A questão é de técnica jurídica, pois, o artigo 333, do CPC, na espécie, não parece traduzir a excessiva segurança que lhe é atribuída, pois nem ao menos cogita de inversão do ônus da prova, pelo que não vislumbramos qual seria a vantagem sobre a Consolidação das Leis do Trabalho.
	
	
A propósito, é sempre complexa a aplicação das regras do ônus da prova nas ações trabalhistas em que o autor pleiteia reconhecimento de vínculo de emprego (ação declaratória) e o réu, contestando o pedido, alega, por exemplo, “trabalho autônomo”. Consultem, a propósito, o artigo Contestação: Prescrição Bienal e Trabalho Autônomo.

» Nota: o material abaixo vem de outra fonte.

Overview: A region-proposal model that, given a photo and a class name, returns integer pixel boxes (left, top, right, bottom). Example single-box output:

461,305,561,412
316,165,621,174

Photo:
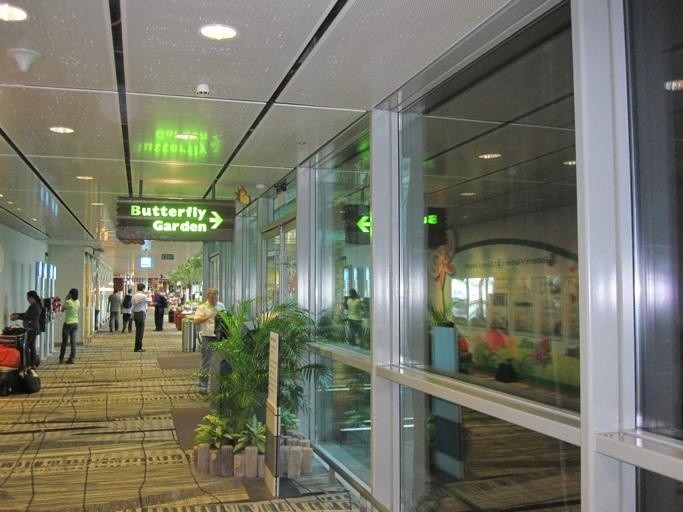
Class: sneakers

Com efeito, fruto de construção jurisprudencial, estabeleceu-se que a relação de emprego, conforme previsão dos artigos 2º e 3º, da CLT, seja presumida. A presunção, que é iuris tantum (4), pode ser superada, claro,  provando-se que a relação de trabalho é de outra natureza. Faz sentido a presunção porque a maioria absoluta das relações de trabalho é de emprego (5).  Sobre a diferença entre relação de trabalho e relação de emprego, consultem o artigo Relação de Trabalho (em sentido amplo): Classificação.
INVERSÃO DO ÔNUS DA PROVA
Por outro lado, levando em conta especialmente a proibição do non liquet, há correlação lógica entre a alegação das partes e o encargo da prova que a lei lhes atribui, recaindo sobre uma ou outra a obrigação de provar, a partir do que for aduzido na lide; daí a técnica processual da inversão do ônus da prova.
No exemplo acima, há inversão do ônus da prova nas seguintes condições: na ação trabalhista, o ônus de provar existência da relação de emprego é do empregado (autor), pois “quem alega deve provar”. Entretanto, se na defesa o empregador (réu) alegar existência de relação jurídica diversa (como, verbi gratia, a de trabalho autônomo), inverte-se o encargo da prova (outra vez, então, a máxima “quem alega deve provar”), ou seja, a partir da alegação defensiva, o encargo da prova não está mais com o autor, assumindo, então, o réu, pelo que alegou, o onus probandi.
Nesse desiderato, não provando o réu a relação jurídica alegada, no exemplo, a de autônomo, presume-se existência de relação jurídica de emprego, não necessitando o autor da demanda fazer qualquer prova a respeito. O ônus recaiu sobre o réu, que dele não se desvencilhou. Pode parecer injusto, porém, não é. Trata-se de técnica processual inexorável à solução dos casos concretos, sob pena de voltarmos a aplicar o non liquet, o que causaria verdadeiro caos no Poder Judiciário. Diga-se, de passagem, que a inversão do ônus da prova não é apanágio do processo trabalhista, mas, de todo o processo civil.
NOTAS
(1) É o que dispõe o artigo 126 do CPC: “O juiz não se exime de sentenciar ou despachar alegando lacuna ou obscuridade da lei. No julgamento da lide caber-lhe-á aplicar as normas legais; não as havendo, recorrerá à analogia, aos costumes e aos princípios gerais de direito. “. Cogitamos do quesito prova porquanto não existe “melhor” ou “pior” decisão.
(2) “Art. 333. O ônus da prova incumbe: I – Ao autor, quanto ao fato constitutivo do seu direito; II – Ao réu, quanto à existência de fato impeditivo, modificativo ou extintivo do direito do autor.  (…)”
(3) Frase que, em poucas palavras, diz tanta coisa…
(4) Presunção legal. Aquilo no que se crê até que se prove o contrário.
(5) Malgrado, observamos outro dia entendimento no sentido de que, na prática, ocorreria o contrário, isto é, “a maioria seria de trabalho autônomo”. Não podemos concordar com tal posicionamento. Grande parte das relações de trabalho não está formalmente caracterizada como empregatícia, sem dúvida, por fraude à legislação trabalhista. Então, data venia, mais pertinente seria dizer: a maioria, ilegalmente, é de trabalho informal.